Forward-looking: A new report has revealed the enormous amount of Nvidia GPUs used by Microsoft and the innovations it took in arranging them to help OpenAI train ChatGPT. The news comes as Microsoft announces a significant upgrade to its AI supercomputer to further its homegrown generative AI initiative.
According to Bloomberg, OpenAI trained ChatGPT on a supercomputer Microsoft built from tens of thousands of Nvidia A100 GPUs. Microsoft announced a new array utilizing Nvidia’s newer H100 GPUs this week.
The challenge facing the companies started in 2019 after Microsoft invested $1 billion into OpenAI while agreeing to build an AI supercomputer for the startup. However, Microsoft didn’t have the hardware in-house for what OpenAI needed.
After acquiring Nvidia’s chips, Microsoft had to rethink how it arranged such a massive number of GPUs to prevent overheating and power outages. The company won’t say precisely how much the endeavor cost, but executive vice president Scott Guthrie put the number above several hundred million dollars.
Also read: Has Nvidia won the AI training market?
Simultaneously running all the A100s forced Redmond to consider how it placed them and their power supplies.

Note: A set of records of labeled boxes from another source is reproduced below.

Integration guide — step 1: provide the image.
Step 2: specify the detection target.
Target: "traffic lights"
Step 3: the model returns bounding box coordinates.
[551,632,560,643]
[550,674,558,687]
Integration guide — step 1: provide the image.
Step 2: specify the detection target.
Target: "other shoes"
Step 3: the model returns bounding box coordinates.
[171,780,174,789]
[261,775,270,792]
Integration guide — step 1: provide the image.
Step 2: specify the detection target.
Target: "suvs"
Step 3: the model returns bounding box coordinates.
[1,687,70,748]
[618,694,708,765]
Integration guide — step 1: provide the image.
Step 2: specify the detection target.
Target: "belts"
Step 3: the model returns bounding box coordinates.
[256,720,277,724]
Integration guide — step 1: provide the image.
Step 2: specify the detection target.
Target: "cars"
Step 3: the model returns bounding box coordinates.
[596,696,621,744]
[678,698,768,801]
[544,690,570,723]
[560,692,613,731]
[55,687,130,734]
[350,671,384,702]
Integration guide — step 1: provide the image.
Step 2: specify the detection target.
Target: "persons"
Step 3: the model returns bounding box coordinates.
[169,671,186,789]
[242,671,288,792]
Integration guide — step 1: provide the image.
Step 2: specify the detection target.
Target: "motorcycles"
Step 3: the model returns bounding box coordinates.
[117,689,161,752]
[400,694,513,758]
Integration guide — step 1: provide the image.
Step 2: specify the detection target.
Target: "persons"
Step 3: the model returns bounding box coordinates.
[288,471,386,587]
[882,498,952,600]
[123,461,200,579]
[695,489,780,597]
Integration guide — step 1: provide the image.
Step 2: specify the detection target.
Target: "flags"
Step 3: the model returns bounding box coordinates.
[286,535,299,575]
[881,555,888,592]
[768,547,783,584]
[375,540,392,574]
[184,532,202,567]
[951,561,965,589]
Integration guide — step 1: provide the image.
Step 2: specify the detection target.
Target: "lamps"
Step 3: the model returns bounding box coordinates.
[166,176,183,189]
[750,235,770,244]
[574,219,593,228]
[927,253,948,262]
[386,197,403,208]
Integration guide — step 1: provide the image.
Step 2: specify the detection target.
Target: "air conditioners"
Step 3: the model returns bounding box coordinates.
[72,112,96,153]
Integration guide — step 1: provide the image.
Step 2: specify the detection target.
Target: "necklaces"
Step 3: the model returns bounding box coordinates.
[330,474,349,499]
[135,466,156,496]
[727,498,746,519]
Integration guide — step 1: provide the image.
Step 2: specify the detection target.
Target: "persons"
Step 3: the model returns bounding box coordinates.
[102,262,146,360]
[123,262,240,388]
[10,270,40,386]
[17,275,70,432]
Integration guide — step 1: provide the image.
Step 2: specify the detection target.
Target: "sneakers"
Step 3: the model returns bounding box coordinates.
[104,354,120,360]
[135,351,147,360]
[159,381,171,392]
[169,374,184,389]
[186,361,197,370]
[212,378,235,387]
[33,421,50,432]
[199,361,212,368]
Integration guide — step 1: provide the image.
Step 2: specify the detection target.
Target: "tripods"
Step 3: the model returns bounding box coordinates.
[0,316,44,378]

It also had to develop new software to increase efficiency, ensure the networking equipment could withstand massive amounts of data, design new cable trays that it could manufacture independently, and use multiple cooling methods. Depending on the changing climate, the cooling techniques included evaporation, swamp coolers, and outside air.
Since the initial success of ChatGPT, Microsoft and some of its rivals have started work on parallel AI models for search engines and other applications. To speed up its generative AI, the company has introduced the ND H100 v5 VM, a virtual machine that can use between eight and thousands of Nvidia H100 GPUs.
The H100s connect through NVSwitch and NVLink 4.0 with 3.6TB/s of bisectional bandwidth between each of the 8 local GPUs within each virtual machine. Each GPU boasts 400 Gb/s of bandwidth through Nvidia Quantum-2 CX7 InfiniBand and 64GB/s PCIe5 connections. Each virtual machine manages 3.2Tb/s through a non-blocking fat-tree network. Microsoft’s new system also features 4th-generation Intel Xeon processors and 16-channel 4800 MHz DDR5 RAM.
Microsoft plans to use the ND H100 v5 VM for its new AI-powered Bing search engine, Edge web browser, and Microsoft Dynamics 365. The virtual machine is now available for preview and will come standard with the Azure portfolio. Prospective users can request access.